A copy of the Magna Carta, which dates back nearly 800 years, was flown across the Atlantic Ocean, from England's shores to its new temporary home at the Houston Museum of Natural Sciences.
The document will remain with the exhibit for six months before it is flown back home for its 800 year anniversary.
The parchment was treated with the utmost care as it traveled over a thousand miles to its destination. Not only was it locked in a custom-designed aluminum and steel case equipped with monitors, it was also wrapped in specially made package and guarded by a canon chancellor.
Glyn Morgan, the chief executive of the Hereford Cathedral Perpetual Trust, also accompanied the document on the trip. "A very historic flight for us, and the cathedral and the document," said Morgan.

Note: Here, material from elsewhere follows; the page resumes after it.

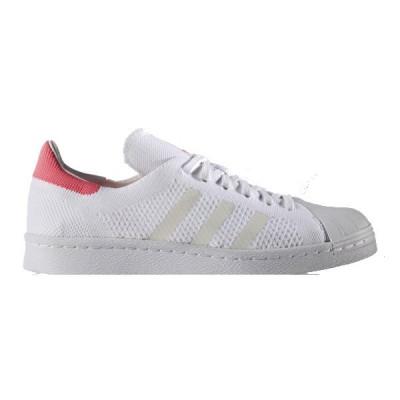 Pantofi sport adidas SUPERSTAR 80S PK W foto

The Magna Carta was first issued on June 15, 1215, by England's King John, in Runnymeade. King John created the document in an attempt to prevent civil war. Three freedoms, that are still honored today, were included in the original document: taxes cannot be arbitrary, free men cannot be imprisoned without first being judged by their peers or the law, and that justice cannot be denied or delayed. This particular copy is dated to 1217, two years after the first version was distributed. Only once before has it left its home in the Hereford Chapel near the Welsh border.
"Your life and the country you live in and this thing that you call the Constitution is influenced by this document, so this is a living document," said Dirk Van Tuerenhout, the museum's curator of anthropology.